Water availability is a growing concern, prompting important initiatives by chemical companies, as our recent cover story “Keep Calm and Save Water,” underscores. Of course, the issue has much broader implications — and this has led to the launch in late October of an unusual competition — the Water Abundance XPrize. It challenges teams to develop devices to economically retrieve water from air; the winner will receive a $1.5-million grand prize. The Water Abundance XPrize is open to all comers from anywhere in the world.
Sponsored by XPrize, Culver City, Calif., with funding from Tata Group and Australia Aid, the competition aims to spur successful development of a device that satisfies several key criteria. It must extract at least 2,000 L of water per day from the atmosphere, boast combined operating and capital costs that don’t exceed 2¢/L, and use 100% renewable energy.
Entrants must register by March 31, 2017. All competing teams will retain the rights to their technology.

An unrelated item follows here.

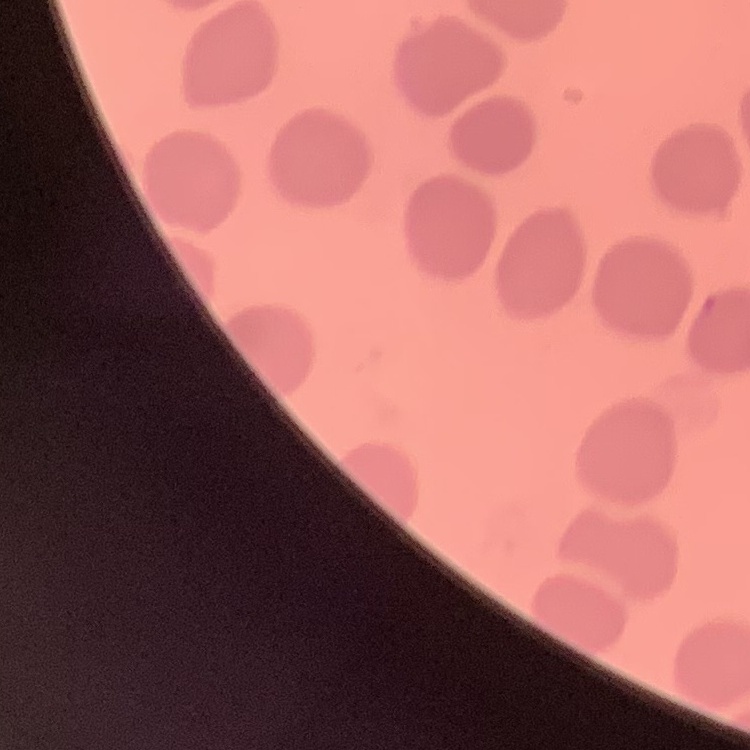

The red blood cells show no rouleaux formation. Square crop of a larger photomicrograph. Thin blood film. Field's or Giemsa stain.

The competition consists of two rounds. Round 1, which is slated for November 2017, will put the devices through live testing using an online platform. Judges then will select the top five teams. These will go on to Round 2. Here, the devices will undergo testing for most of the month of June 2018 at their own geographic locations. A team of XPrize representatives and a neutral auditor will oversee these trials, with the winner announced in August 2018.

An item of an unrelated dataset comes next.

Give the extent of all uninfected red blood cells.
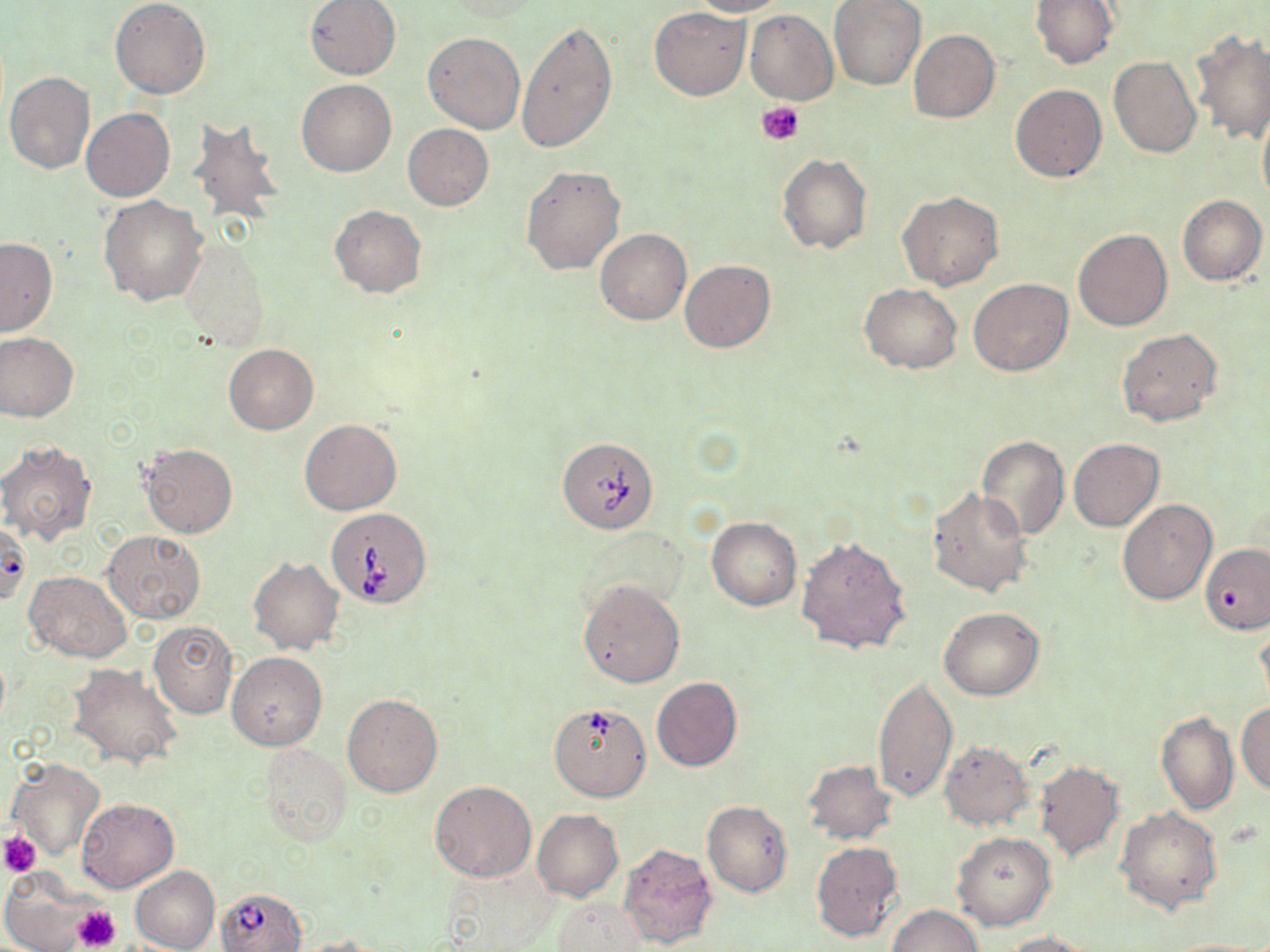
Approximate bounding boxes as named x1/y1/x2/y2 corners in pixels.
Uninfected red blood cells: (x1=110, y1=0, x2=210, y2=99), (x1=305, y1=0, x2=401, y2=80), (x1=690, y1=0, x2=786, y2=16), (x1=829, y1=0, x2=925, y2=90), (x1=1030, y1=0, x2=1119, y2=69), (x1=650, y1=7, x2=749, y2=100), (x1=745, y1=10, x2=839, y2=105), (x1=516, y1=20, x2=617, y2=154), (x1=910, y1=30, x2=1000, y2=122), (x1=1192, y1=30, x2=1270, y2=145), (x1=423, y1=31, x2=526, y2=133), (x1=1109, y1=57, x2=1201, y2=158), (x1=4, y1=72, x2=97, y2=174), (x1=296, y1=80, x2=396, y2=177), (x1=1011, y1=84, x2=1107, y2=182), (x1=1257, y1=105, x2=1270, y2=208), (x1=82, y1=108, x2=175, y2=202), (x1=187, y1=115, x2=285, y2=229), (x1=402, y1=123, x2=494, y2=210), (x1=778, y1=154, x2=871, y2=253), (x1=519, y1=165, x2=625, y2=276), (x1=897, y1=191, x2=1003, y2=290), (x1=1178, y1=195, x2=1267, y2=285), (x1=99, y1=196, x2=208, y2=305), (x1=329, y1=205, x2=426, y2=297), (x1=595, y1=228, x2=691, y2=325), (x1=1074, y1=229, x2=1172, y2=331), (x1=0, y1=237, x2=58, y2=337), (x1=178, y1=239, x2=268, y2=351), (x1=679, y1=259, x2=775, y2=353), (x1=969, y1=278, x2=1072, y2=377), (x1=860, y1=283, x2=962, y2=373), (x1=1117, y1=329, x2=1222, y2=427), (x1=0, y1=332, x2=79, y2=422), (x1=224, y1=344, x2=319, y2=435), (x1=300, y1=419, x2=402, y2=515), (x1=976, y1=435, x2=1069, y2=540), (x1=1068, y1=438, x2=1163, y2=532), (x1=0, y1=441, x2=97, y2=544), (x1=142, y1=443, x2=238, y2=537), (x1=927, y1=487, x2=1033, y2=598), (x1=1116, y1=498, x2=1217, y2=604), (x1=707, y1=516, x2=801, y2=611), (x1=102, y1=530, x2=205, y2=622), (x1=796, y1=534, x2=911, y2=656), (x1=1201, y1=544, x2=1270, y2=634), (x1=249, y1=558, x2=344, y2=655), (x1=26, y1=571, x2=131, y2=662), (x1=577, y1=579, x2=685, y2=688), (x1=940, y1=608, x2=1043, y2=699), (x1=1255, y1=619, x2=1270, y2=712), (x1=148, y1=621, x2=239, y2=718), (x1=228, y1=652, x2=329, y2=752), (x1=67, y1=664, x2=183, y2=770), (x1=872, y1=675, x2=958, y2=803), (x1=652, y1=678, x2=743, y2=771), (x1=342, y1=693, x2=442, y2=796), (x1=1235, y1=700, x2=1270, y2=796), (x1=1155, y1=712, x2=1238, y2=816), (x1=939, y1=740, x2=1032, y2=832), (x1=258, y1=743, x2=352, y2=844), (x1=7, y1=758, x2=106, y2=863), (x1=802, y1=759, x2=896, y2=844), (x1=1034, y1=759, x2=1125, y2=862), (x1=430, y1=780, x2=538, y2=882), (x1=76, y1=797, x2=179, y2=892), (x1=702, y1=802, x2=794, y2=897), (x1=1116, y1=807, x2=1222, y2=914), (x1=533, y1=809, x2=623, y2=901), (x1=952, y1=831, x2=1056, y2=931), (x1=811, y1=841, x2=903, y2=943), (x1=618, y1=842, x2=718, y2=950), (x1=439, y1=865, x2=558, y2=950), (x1=1, y1=866, x2=100, y2=952), (x1=132, y1=866, x2=220, y2=952), (x1=553, y1=898, x2=649, y2=951), (x1=886, y1=904, x2=982, y2=952), (x1=999, y1=930, x2=1091, y2=951), (x1=288, y1=935, x2=389, y2=951), (x1=1163, y1=938, x2=1267, y2=951).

For more details on the Water Abundance XPrize, check: http://water.xprize.org.
At the same time this competition was announced, XPrize also launched the Anu and Naveen Jain Women’s Safety XPrize to develop technology to provide location-accurate alerts in emergency situations.
XPrize is a nonprofit organization founded more than twenty years ago that designs and runs competitions to address a variety of global challenges. Funding comes from corporations, government bodies, private foundations and other sources. Current competitions include the IBM Watson AI XPrize (to use artificial intelligence to help address global challenges), NRG Cosia Carbon XPrize (to convert carbon dioxide emissions into valuable products), Adult Literacy XPrize (to create mobile applications for smart devices to improve literacy), Shell Ocean Discovery XPrize (to advance the capabilities for ocean exploration) and Google Lunar XPrize (to develop low-cost methods for robotic space exploration). Past competitions include the Wendy Smith Oil Cleanup XChallenge (for sensors useful for assessing ocean acidification), Nokia Sensing XChallenge (for sensors and software to monitor personal health) and the Ansari XPrize (for manned spacecraft). For more details, go to: www.xprize.org.
Let’s hope the Water Abundance XPrize achieves its goal. Then, we’ll all really share the prize.